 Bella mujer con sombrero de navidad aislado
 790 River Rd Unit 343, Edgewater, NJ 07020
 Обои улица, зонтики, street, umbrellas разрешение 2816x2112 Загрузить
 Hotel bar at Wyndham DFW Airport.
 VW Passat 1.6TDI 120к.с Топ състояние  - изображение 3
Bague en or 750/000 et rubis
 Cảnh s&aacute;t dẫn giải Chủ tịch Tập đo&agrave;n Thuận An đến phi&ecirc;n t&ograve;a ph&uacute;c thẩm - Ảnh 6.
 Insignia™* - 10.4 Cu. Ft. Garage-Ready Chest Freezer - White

------------

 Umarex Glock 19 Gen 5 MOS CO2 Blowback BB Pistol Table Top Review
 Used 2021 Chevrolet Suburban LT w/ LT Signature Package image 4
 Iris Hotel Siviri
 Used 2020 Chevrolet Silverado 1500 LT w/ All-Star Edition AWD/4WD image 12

------------

WHAT IS REQUIRED » Format the lines from the one containing "Bella mujer con sombrero de navidad aislado" up to and including the one containing "Insignia™* - 10.4" as a JSON list of strings, with one string per line and any blank lines omitted.

EXPECTED OUTPUT »
[
  " Bella mujer con sombrero de navidad aislado",
  " 790 River Rd Unit 343, Edgewater, NJ 07020",
  " Обои улица, зонтики, street, umbrellas разрешение 2816x2112 Загрузить",
  " Hotel bar at Wyndham DFW Airport.",
  " VW Passat 1.6TDI 120к.с Топ състояние  - изображение 3",
  "Bague en or 750/000 et rubis",
  " Cảnh s&aacute;t dẫn giải Chủ tịch Tập đo&agrave;n Thuận An đến phi&ecirc;n t&ograve;a ph&uacute;c thẩm - Ảnh 6.",
  " Insignia™* - 10.4 Cu. Ft. Garage-Ready Chest Freezer - White"
]